Gorreti Sylvia Atai paints a picture of a woman with great ambition in life.
Atai speaks with a typical Ateso accent punctuated with a decent form of English. The Quantitative Economics graduate from Gulu University, was set to introduce her fiance on September 6.
However, the 26-year-old resident of Bukedea District is now in hiding from home in a city suburb. Her body is parched with scars from cut wounds she sustained when clan mates descended on her and her family in April.
Atai now walks with difficulty and her dreams of getting married in a happier way are fast disappearing. The attack resulted in the death of her guardians, Dr Samuel Patrick Emunyeret and Stella Adeke Oluka.
On the evening of April 21, Atai narrates, Dr Emunyeret returned home for the Easter weekend. But he said on arrival, a group of people had tried to stop the boda boda he was riding on at Eyenber Trading Centre but they refused to stop, fearing that it was late and anything could happen to them. The family threw caution to the wind and took lightly what the head of the home had feared.
On the morning of April 22, after Easter, Dr Emunyeret suggested to his wife, Atai and one of his sons that they go and inspect their gardens just less than a kilometre away.
“When we reached the gardens, we saw a herdsman from a distance herding his cattle in a neighbour’s garden. We tried to tell him that the land had millet, but our pleas fell on deaf ears. As we talked to the cattle keeper, we were surrounded by four men from our village who were armed with pangas,” Atai narrates.

■ ■ ■ ■

■ **Directions**:
1) In the article about Gorreti Sylvia Atai, at which trading center did a group of people try to stop the boda boda carrying Dr Emunyeret?
2) Carry on the article about Gorreti Sylvia Atai from the point where it stops.

[Data entries]
■ ■ ■ ■

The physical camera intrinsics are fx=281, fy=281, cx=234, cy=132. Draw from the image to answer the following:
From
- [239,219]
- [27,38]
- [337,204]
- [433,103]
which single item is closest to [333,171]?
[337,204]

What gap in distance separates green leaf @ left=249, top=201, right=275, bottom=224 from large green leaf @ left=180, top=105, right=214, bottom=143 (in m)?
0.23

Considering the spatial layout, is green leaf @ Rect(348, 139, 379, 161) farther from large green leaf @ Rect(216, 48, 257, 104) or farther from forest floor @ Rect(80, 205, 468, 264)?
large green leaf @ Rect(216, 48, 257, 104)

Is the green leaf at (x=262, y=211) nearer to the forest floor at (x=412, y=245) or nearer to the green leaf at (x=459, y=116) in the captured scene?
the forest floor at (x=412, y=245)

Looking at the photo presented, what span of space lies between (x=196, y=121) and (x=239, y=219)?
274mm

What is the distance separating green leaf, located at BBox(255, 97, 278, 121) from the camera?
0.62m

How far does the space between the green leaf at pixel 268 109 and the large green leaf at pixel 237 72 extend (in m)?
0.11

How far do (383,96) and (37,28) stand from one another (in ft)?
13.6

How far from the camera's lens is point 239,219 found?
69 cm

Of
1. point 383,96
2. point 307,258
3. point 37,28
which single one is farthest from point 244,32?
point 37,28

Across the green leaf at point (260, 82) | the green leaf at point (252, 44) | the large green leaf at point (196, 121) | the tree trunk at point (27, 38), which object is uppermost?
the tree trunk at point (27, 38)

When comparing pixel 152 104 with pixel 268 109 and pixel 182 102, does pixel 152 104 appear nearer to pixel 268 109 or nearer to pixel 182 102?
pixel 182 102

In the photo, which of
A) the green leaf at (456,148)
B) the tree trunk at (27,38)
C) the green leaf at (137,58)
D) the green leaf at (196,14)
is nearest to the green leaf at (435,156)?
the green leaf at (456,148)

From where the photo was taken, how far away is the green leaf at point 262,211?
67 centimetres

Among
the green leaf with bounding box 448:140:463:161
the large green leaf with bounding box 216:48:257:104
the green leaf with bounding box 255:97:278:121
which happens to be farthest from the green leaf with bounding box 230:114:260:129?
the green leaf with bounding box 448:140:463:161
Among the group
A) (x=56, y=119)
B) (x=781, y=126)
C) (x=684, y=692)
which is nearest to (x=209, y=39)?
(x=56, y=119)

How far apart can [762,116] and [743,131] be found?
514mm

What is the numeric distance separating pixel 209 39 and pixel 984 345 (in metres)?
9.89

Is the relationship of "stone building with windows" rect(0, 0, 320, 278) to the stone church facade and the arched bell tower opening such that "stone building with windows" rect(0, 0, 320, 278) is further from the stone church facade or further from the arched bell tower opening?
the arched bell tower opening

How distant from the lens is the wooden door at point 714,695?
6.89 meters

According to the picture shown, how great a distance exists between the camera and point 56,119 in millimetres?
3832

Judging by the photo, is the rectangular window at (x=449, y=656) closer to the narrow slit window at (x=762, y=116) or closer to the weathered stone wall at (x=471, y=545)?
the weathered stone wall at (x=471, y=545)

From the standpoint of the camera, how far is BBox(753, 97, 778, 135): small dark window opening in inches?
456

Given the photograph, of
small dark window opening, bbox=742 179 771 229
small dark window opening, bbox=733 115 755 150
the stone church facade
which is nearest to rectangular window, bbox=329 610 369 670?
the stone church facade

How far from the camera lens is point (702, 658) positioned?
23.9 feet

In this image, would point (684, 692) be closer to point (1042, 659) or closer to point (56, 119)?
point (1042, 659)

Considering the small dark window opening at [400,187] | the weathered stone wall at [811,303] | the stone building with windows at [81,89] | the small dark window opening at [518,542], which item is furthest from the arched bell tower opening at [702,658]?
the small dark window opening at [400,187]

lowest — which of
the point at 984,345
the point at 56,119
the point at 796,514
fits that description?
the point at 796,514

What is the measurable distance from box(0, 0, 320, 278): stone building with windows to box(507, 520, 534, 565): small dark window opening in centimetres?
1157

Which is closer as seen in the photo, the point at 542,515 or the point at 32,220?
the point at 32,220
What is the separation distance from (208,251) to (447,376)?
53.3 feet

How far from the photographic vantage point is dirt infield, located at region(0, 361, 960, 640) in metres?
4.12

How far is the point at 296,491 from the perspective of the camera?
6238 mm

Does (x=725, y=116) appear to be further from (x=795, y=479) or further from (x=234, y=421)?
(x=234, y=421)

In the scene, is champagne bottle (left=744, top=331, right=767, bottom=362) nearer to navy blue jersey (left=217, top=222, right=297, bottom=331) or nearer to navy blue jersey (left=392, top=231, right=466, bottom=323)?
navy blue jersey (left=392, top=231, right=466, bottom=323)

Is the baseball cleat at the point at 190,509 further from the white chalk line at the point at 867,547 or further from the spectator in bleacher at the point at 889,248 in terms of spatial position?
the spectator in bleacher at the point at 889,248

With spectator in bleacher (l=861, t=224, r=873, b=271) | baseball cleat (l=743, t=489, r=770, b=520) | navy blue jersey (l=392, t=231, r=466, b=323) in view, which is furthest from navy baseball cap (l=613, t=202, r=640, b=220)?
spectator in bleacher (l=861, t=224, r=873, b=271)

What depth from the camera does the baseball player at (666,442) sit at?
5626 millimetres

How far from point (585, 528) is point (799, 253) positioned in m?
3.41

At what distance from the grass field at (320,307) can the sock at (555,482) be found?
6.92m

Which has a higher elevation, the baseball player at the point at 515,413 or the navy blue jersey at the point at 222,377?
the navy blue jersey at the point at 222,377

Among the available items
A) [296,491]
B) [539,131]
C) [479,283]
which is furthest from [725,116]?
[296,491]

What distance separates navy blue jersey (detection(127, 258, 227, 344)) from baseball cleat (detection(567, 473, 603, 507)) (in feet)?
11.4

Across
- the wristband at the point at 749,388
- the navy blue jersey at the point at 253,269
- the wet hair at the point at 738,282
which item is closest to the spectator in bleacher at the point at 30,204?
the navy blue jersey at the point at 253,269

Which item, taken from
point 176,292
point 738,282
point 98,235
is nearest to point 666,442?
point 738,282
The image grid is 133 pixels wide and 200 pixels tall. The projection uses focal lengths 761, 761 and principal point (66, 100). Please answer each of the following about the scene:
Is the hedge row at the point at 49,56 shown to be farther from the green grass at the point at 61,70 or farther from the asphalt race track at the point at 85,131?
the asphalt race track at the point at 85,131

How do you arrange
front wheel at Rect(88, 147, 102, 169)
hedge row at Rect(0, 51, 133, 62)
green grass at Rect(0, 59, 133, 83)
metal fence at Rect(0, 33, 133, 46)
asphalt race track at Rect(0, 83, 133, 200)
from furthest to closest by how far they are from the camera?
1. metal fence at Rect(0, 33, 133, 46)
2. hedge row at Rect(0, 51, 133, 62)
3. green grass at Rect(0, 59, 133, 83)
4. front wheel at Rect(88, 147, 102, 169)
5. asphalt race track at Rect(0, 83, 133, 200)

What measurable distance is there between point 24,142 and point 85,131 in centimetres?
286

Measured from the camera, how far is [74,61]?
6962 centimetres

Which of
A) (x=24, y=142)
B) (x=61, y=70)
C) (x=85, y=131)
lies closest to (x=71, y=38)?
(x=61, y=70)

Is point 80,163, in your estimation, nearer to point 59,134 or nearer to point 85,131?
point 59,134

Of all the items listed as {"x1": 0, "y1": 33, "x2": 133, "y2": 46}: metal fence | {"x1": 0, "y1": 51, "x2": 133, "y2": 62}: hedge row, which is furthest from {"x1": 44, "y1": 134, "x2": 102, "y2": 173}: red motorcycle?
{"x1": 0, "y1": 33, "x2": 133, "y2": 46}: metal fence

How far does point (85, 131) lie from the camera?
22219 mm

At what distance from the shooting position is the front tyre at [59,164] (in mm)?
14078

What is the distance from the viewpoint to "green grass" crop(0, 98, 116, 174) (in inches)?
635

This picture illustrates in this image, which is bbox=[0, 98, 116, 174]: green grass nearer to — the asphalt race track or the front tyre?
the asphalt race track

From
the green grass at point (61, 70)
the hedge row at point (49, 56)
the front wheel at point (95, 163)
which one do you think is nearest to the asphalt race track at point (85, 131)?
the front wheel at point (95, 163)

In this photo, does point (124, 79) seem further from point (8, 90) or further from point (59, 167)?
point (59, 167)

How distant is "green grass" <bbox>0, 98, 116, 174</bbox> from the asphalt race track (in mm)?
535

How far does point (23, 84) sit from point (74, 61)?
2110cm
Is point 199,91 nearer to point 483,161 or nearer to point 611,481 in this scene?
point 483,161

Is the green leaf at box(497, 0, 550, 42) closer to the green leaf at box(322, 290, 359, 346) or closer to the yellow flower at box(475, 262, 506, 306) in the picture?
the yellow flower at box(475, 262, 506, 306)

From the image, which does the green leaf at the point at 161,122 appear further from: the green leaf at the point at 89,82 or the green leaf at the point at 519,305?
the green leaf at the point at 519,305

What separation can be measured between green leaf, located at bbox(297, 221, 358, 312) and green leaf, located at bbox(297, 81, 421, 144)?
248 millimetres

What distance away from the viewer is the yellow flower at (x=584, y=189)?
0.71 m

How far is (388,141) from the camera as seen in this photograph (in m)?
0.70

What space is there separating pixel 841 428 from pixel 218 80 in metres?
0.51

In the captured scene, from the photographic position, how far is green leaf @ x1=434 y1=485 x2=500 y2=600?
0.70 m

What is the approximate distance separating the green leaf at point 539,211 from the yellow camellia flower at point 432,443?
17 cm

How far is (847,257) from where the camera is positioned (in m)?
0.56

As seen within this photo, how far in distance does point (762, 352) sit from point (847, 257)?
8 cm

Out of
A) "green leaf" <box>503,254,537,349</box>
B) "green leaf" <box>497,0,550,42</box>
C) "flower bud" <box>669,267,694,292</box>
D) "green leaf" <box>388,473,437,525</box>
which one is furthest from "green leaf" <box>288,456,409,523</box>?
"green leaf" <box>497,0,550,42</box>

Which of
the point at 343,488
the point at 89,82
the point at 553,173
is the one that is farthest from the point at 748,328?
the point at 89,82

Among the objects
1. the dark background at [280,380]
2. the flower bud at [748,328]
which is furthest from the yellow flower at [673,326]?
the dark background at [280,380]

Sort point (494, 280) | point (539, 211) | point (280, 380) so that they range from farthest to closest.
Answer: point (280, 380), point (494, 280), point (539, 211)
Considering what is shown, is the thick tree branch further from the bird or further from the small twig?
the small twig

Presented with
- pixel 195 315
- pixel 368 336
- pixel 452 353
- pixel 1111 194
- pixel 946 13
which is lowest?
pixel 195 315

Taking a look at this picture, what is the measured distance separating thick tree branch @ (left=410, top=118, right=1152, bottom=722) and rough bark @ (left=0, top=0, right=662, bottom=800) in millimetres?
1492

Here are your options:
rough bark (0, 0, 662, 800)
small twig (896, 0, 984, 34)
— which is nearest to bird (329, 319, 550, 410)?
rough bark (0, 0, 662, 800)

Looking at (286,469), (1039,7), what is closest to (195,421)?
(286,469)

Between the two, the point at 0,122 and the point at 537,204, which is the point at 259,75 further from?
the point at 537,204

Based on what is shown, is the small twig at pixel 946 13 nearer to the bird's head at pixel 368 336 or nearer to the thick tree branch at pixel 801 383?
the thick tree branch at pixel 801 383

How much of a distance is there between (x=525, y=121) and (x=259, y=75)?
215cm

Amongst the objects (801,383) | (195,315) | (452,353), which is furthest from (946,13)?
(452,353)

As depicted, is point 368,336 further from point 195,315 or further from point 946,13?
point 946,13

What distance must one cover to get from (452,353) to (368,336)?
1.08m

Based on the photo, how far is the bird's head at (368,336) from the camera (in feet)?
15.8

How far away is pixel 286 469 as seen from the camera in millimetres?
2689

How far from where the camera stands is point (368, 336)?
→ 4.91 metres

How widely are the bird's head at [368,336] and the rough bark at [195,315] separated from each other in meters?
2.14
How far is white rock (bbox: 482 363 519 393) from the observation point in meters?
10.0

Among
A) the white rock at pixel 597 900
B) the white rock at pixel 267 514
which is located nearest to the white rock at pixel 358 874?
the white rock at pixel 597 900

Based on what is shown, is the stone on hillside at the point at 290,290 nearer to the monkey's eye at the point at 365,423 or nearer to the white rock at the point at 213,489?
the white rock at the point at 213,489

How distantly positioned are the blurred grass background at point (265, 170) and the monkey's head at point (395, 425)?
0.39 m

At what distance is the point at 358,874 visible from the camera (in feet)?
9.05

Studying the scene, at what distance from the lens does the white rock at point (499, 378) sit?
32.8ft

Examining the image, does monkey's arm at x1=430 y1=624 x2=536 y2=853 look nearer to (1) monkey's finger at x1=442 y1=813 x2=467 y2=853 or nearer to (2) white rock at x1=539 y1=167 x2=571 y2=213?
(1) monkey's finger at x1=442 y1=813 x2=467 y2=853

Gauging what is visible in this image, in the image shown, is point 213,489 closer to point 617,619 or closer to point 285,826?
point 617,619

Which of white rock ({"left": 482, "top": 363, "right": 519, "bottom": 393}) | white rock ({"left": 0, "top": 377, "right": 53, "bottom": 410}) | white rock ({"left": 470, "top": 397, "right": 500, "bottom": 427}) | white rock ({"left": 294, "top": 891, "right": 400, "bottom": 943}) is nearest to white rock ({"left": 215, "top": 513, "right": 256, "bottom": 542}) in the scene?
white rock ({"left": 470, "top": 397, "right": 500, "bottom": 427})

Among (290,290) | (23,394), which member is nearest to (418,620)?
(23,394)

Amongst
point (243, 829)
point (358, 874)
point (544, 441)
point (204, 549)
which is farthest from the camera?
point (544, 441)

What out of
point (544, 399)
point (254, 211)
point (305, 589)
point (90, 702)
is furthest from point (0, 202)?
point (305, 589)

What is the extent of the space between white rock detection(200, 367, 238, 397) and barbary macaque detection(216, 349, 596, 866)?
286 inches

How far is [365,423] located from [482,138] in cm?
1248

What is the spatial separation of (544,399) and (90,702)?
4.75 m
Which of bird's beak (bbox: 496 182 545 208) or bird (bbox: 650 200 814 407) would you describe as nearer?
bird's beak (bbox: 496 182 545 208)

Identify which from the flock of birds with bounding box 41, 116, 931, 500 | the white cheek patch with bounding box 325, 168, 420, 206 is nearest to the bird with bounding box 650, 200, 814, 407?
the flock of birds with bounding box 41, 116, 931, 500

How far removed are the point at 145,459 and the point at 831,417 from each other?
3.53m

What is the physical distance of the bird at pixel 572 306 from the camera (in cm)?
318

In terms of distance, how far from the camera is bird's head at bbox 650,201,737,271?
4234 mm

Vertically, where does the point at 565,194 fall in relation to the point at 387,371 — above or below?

■ ■ ■ ■

■ **Written responses**:
1) Eyenber Trading Centre

2)
“The only thing they said was that we were speaking our last words,” she adds.
The attackers, Atai says, started cutting her guardian and his wife when she tried to scream and run away they ran after her and hacked her.
Dr Emunyeret died on the spot while his wife died in hospital days later.
Atai says after running about 300 metres away, she fell down from exhaustion.
By this time, locals had come to rescue them as the assailants took off. One of the residents, Atai says, used her phone to call her uncle Solomon Opio. Opio came in an ambulance to save the lives of his kinsmen, at least for those that still survived.
“An ambulance came. My father was pronounced dead but my mother and I were taken to Ongino hospital in Kumi District. However, mum was found to have sustained a brain damage and was transferred to another hospital from where she died,” Atai narrates.
As Atai lay on her hospital bed days later, she says the attackers, who she vividly remembers, continued patrolling the ward. Her attendants, who she told of the development, smelt a rat and informed the hospital administration. Atai also informed her aunt Sarah Asekeny and cousin Simon Okol who informed police about the issue.
Police visited Atai in hospital but the hospital attendants insisted they couldn’t guarantee her security so they opted to discharge her even before she could fully recover so that her health would be monitored from a safe private place.
Atai’s brother picked her from hospital, but since he didn’t have the necessary facilities to keep her at his home, he sent her to Lira to stay with an aunt.
“However, while in Lira, a brother of the suspects started calling me, threatening to harm any member of our family if his brothers were not released from police. I decided to switch off my phone but my relatives in Bukedea kept on telling my aunt that the threats targeted at my family continued,” she says.
Atai might be healing, but one wound that still hurts are the whereabouts of her brother and other siblings who deserted the home after the attacks.
Meanwhile, one of the the suspects had reported himself to the police and is under detention.
Atai moves to the city
The regional crime intelligence officer, Mr Patrick Aboku, says his office has received reports of threats to the family and police have asked the Resident District Commissioner to intervene in the matter.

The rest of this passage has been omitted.